Initially, Vaysberg considered Mila Kunis for the lead female role, believing that Kunis was uniquely suited to the role due to her Soviet roots. While Kunis was pleased with the project, she rejected the role, saying that the project was too "fluffy".

On April 8, 2021, it was announced that Emma Roberts would star in a film written by Tiffany Paulsen. On April 13, Central Partnership announced a remake of The Irony of Fate starring Roberts and Thomas Mann.
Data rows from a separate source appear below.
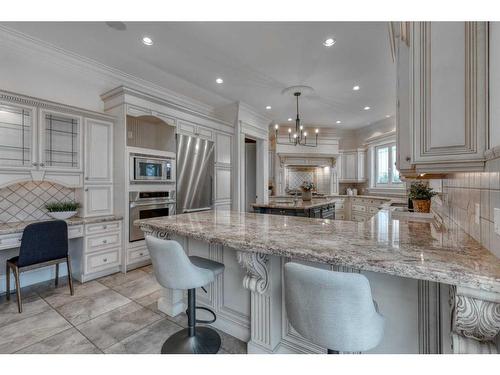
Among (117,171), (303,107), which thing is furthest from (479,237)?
(303,107)

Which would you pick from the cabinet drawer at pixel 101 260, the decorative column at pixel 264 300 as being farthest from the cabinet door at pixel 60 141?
the decorative column at pixel 264 300

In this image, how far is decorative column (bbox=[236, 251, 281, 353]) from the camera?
1.53 meters

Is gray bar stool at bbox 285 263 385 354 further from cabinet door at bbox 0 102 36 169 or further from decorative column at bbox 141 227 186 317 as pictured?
cabinet door at bbox 0 102 36 169

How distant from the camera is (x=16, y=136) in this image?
104 inches

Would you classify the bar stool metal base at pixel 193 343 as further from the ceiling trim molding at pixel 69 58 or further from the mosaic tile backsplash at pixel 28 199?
the ceiling trim molding at pixel 69 58

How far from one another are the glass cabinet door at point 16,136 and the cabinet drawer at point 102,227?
0.95 meters

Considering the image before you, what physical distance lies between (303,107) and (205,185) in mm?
2906

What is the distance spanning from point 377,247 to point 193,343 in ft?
4.78

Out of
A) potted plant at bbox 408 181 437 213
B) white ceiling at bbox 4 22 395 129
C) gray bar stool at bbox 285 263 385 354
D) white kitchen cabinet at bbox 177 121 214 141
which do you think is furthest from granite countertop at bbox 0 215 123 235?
potted plant at bbox 408 181 437 213

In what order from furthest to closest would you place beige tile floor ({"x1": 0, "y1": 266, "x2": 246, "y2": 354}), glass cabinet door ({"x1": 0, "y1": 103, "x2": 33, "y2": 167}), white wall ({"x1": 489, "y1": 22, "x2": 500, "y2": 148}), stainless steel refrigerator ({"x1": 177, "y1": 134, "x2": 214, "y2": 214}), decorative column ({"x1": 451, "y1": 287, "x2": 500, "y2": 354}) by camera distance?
stainless steel refrigerator ({"x1": 177, "y1": 134, "x2": 214, "y2": 214}) → glass cabinet door ({"x1": 0, "y1": 103, "x2": 33, "y2": 167}) → beige tile floor ({"x1": 0, "y1": 266, "x2": 246, "y2": 354}) → white wall ({"x1": 489, "y1": 22, "x2": 500, "y2": 148}) → decorative column ({"x1": 451, "y1": 287, "x2": 500, "y2": 354})

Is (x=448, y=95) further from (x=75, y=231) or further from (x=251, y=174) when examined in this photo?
(x=251, y=174)

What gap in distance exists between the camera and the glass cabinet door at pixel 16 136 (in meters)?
2.55

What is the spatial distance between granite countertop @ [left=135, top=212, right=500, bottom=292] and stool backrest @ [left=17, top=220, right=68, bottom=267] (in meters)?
1.55

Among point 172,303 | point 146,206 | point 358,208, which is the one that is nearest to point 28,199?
point 146,206
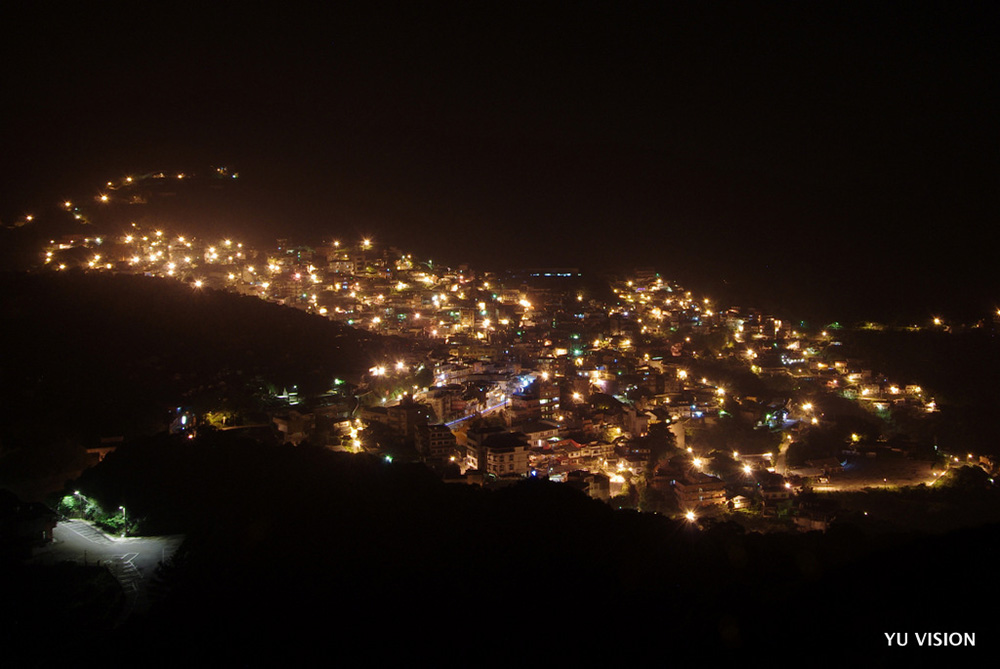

In an interview with Kommersant, Vaysberg said the film would be in the style of The Proposal (2009), and expressed confidence that it would translate well to American audiences. Many artists and famous personalities in Russia reacted negatively to the news, including Liya Akhedzhakova and Valentina Talyzina, two of the few remaining living actors from the original film, and the daughter of Eldar Ryazanov, the director of the original The Irony of Fate.

In May 2021, Lewis Tan and Anna Akana were announced as joining the cast. The following month, Madelaine Petsch joined the cast.

Principal photography began in Boston in June 2021, with some exterior location shots on the town common in Norwood, Massachusetts.

==Reception==
On the review aggregator website Rotten Tomatoes, the film holds an approval rating of 63% based on reviews from 8 critics.

Lisa Kennedy of The New York Times wrote, "A few coincidences can have their charms" but the film "creaks under the weight of a pile of improbabilities".